Brief:
Will you repeat, word for word, the stretch of the data from its start through the line containing "Within the depicted"?

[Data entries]
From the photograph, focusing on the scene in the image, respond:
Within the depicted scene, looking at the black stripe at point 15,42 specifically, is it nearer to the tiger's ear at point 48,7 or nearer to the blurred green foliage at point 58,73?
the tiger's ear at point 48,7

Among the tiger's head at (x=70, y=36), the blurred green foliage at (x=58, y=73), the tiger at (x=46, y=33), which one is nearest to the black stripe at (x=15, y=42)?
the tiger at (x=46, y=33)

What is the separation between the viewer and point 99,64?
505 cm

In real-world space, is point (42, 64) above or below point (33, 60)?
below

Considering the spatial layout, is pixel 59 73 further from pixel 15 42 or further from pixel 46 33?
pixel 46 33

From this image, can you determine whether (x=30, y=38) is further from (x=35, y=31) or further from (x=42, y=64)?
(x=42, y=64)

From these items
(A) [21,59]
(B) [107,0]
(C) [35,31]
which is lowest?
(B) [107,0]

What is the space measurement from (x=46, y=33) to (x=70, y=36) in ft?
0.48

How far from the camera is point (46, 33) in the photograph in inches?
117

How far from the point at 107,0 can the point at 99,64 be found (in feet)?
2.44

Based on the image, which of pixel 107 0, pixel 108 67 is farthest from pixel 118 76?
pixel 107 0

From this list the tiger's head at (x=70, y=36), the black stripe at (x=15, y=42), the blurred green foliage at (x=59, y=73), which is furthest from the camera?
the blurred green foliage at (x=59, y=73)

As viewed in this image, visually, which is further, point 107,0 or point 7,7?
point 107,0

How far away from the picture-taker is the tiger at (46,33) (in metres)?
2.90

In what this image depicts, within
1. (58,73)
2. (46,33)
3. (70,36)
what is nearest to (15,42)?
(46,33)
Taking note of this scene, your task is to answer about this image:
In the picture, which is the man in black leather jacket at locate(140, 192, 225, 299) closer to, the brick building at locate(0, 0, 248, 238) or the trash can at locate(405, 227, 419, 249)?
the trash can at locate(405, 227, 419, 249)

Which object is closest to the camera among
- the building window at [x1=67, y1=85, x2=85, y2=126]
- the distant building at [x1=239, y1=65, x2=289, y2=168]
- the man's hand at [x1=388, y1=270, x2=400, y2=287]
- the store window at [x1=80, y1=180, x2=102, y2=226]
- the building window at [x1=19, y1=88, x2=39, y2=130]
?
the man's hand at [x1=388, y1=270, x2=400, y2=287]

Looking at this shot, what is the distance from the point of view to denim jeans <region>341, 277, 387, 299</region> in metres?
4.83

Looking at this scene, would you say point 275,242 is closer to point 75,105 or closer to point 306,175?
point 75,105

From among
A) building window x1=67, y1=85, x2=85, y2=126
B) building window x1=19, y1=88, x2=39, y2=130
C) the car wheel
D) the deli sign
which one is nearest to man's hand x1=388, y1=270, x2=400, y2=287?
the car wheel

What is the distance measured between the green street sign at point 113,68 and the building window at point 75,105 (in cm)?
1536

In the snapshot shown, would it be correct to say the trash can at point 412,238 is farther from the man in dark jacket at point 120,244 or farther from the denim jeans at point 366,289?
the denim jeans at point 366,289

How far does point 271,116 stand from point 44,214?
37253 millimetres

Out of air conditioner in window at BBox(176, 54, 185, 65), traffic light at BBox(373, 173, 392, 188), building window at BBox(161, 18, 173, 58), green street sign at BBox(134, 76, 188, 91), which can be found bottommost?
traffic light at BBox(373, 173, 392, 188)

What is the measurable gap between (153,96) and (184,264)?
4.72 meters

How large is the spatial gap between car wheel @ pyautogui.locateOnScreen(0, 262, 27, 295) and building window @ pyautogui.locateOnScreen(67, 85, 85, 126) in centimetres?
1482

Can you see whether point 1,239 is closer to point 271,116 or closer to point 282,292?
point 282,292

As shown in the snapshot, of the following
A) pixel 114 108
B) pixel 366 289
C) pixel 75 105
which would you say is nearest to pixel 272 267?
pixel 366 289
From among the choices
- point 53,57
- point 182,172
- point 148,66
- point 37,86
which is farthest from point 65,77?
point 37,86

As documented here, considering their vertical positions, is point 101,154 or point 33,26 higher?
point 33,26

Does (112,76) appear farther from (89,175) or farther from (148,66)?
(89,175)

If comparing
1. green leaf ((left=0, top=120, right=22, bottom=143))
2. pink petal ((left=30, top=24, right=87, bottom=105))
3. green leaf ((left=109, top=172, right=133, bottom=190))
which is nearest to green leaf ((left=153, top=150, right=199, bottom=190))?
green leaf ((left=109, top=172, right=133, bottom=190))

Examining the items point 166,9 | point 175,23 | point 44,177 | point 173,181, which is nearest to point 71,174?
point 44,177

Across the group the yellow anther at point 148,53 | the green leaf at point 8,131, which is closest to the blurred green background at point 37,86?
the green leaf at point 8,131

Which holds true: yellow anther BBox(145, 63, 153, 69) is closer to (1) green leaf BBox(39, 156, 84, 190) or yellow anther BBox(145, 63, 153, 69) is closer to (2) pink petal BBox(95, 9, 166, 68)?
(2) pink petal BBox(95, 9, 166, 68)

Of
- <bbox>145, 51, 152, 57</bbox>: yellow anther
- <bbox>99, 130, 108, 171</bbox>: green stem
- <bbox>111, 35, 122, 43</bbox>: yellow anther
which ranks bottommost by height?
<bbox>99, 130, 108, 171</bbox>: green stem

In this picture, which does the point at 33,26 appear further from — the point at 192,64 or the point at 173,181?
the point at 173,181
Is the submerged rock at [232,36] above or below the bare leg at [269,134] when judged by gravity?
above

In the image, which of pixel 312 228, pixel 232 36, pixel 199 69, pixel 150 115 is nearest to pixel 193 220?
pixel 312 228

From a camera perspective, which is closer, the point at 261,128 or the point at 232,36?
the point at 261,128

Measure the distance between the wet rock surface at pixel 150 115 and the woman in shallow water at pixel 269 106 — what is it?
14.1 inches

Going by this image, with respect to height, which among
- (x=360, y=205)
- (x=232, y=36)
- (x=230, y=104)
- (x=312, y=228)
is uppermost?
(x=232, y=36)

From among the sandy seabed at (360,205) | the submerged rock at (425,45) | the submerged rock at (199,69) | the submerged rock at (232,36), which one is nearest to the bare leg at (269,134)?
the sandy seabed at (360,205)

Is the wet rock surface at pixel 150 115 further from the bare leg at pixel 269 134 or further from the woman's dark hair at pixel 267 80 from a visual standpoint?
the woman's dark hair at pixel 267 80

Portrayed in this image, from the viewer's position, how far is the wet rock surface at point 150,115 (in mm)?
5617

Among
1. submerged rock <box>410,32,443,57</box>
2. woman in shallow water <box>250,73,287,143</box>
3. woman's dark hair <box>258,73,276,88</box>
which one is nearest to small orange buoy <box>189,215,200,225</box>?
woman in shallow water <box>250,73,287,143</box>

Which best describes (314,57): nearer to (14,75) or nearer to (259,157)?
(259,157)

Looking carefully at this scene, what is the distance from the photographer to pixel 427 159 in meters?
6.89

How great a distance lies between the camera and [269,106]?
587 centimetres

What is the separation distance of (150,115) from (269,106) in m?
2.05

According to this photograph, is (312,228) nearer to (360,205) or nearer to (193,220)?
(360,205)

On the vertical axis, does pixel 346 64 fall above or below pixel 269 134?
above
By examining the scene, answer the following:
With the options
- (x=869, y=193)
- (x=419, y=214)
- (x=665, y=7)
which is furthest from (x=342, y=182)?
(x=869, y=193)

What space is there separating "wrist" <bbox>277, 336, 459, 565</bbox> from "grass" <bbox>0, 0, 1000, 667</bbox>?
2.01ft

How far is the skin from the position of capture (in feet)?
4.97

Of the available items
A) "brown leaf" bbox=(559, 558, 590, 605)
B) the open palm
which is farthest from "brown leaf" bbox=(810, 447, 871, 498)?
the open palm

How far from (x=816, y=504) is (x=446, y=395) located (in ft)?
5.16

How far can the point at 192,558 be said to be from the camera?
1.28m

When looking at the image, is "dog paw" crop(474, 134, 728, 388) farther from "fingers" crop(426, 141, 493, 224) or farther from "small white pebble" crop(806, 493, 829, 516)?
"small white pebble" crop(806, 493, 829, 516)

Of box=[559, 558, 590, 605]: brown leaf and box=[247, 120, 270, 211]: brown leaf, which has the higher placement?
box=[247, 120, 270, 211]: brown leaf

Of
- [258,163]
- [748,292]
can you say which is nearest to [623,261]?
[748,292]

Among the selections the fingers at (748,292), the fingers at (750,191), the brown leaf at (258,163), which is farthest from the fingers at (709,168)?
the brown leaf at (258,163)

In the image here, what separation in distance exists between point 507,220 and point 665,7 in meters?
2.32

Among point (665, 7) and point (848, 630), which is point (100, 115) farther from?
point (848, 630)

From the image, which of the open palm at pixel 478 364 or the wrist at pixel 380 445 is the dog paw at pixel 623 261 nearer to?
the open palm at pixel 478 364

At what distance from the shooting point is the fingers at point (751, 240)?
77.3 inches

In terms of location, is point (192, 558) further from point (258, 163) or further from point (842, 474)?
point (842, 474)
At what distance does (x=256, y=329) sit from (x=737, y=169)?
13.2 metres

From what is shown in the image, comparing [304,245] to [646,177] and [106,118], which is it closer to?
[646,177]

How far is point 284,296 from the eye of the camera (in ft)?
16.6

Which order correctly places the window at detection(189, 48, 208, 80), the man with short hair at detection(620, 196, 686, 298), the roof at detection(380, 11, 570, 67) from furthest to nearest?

Written answer:
From the photograph, focusing on the scene in the image, respond:
Within the depicted scene, looking at the black stripe at point 15,42 specifically, is it nearer to the tiger's ear at point 48,7 or nearer to the blurred green foliage at point 58,73?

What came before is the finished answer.